Roll Tape: Governor and ex-Governor at Miller Center

Roll Tape: Governor and ex-Governor at Miller Center

It’s a safe bet that the two dozen cabinet officials trailing Tim Kaine throughout the Charlottesville area on Monday for his Community Cabinet Day underwent plenty of interviews and negotiations before earning the Governor’s appointment. So it was with disbelieving laughter that they listened to a tape of the telephone conversation between President John F. Kennedy and Willard Wirtz when he was offering Wirtz the job of labor secretary. Kennedy called, he said, "to see if you’ll come along on this secretary of labor thing." "Why, yes sir," came the reply. To which Virginia’s various secretaries of transportation and education and administration and even a few deputy secretaries responded with chuckles.

Tim Kaine heard a sample of some of the then-secret presidential tapings at the Miller Center, but it was the governor who sounded prerecorded.

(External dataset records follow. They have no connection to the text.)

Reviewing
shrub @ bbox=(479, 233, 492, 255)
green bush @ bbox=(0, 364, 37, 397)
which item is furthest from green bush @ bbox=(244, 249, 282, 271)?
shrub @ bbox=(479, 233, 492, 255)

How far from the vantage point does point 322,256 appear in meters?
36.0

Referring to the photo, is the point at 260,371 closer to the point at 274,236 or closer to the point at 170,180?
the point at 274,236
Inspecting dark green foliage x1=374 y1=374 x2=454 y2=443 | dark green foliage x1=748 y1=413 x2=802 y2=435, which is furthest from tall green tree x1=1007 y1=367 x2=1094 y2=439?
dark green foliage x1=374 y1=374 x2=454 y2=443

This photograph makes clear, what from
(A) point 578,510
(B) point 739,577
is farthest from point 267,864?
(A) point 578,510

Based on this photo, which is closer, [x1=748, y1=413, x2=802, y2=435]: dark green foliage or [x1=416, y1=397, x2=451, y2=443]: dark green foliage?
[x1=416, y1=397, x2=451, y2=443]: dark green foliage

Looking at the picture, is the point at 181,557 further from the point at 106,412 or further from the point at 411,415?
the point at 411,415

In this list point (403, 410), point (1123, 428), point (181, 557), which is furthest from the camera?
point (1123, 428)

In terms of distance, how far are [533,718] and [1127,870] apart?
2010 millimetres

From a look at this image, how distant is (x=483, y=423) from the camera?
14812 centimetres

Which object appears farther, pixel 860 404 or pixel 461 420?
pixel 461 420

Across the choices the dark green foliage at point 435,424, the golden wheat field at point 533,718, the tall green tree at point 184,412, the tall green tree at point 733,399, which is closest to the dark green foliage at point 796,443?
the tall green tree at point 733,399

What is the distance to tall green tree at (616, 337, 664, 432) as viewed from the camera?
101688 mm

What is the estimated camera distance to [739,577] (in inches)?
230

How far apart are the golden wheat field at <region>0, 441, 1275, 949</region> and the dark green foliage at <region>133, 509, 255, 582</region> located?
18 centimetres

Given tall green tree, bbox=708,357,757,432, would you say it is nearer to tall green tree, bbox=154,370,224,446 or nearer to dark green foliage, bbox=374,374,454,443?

The setting was lunch at UVA’s Miller Center of Public Affairs, and David Coleman, who heads up the Presidential Recordings Program there, was playing a mix tape he’d put together for the occasion out of the hundreds of thousands of hours of White House secret tapings kept on file and transcribed at the Center. The recordings program is but one of many policy- and history-related projects at the Miller Center and another governor, this one former office-holder Gerald L. Baliles, explained much of what goes on at the Miller Center for Kaine, his roving cabinet and a few other University and Center-affiliated guests. Kaine would like the work at the Miller Center, Baliles offered, because the job is "policy without the politics."

Baliles prefaced his description of the work at the Center he has headed since 2006 with a favorite quote from H.L. Mencken: "For every complex problem there is a solution that is simple, neat and wrong."

Affable and highly scripted in what passes for improvisation among politicians, the banter returned to glimpses of the executive branch inner sanctum when it was Kaine’s turn to speak. "I’m compelled to say I don’t tape conversations in my office," he said immediately, looking dapper and well-pressed in a dark suit, crisp white shirt and claret-and-blue patterned tie. He talked about his relationship with Baliles, whom he especially admired, he said, for his work on state transportation and seeking "accountability in funding." He seeks Baliles’ advice from time to time, Kaine said, with Baliles usually accommodating the request at a prearranged time after he’s been able to give the question some considered judgment.

Once, Kaine, as a new lieutenant governor, wanted to know how to fashion a smooth relationship with the governor—the also newly elected Mark Warner. He called Baliles, fed him the question and then met with him at the appointed time. "I’ve decided there is no recent history to draw on to give you any answer" to this question, Baliles told him in somber good humor. And at that, the secretaries once again laughed at their boss’ joke.

The Community Cabinet Day bore all the marks of a self-conscious glance at the state’s leaders glancing at the state’s good works. Earlier in the day, Kaine & Co. had been to an official event at the ecoMOD3 house on Fourth Street—a collaboration between UVA and the Piedmont Housing Alliance. So after the cameras stopped clicking and as he was walking to his vehicle to head to Hydraulic Road for the grand opening of the "one-stop career center," I asked Kaine if state government could take a part in alleviating the affordable housing crunch hitting Charlottesville.

"The slow housing market is our friend in this regard," he said, adding that it’s a question of finding reliable funding. Sure, it might come from tax rolls, but "this year’s a hard one," he said. In some sense, Kaine too, was playing a tape.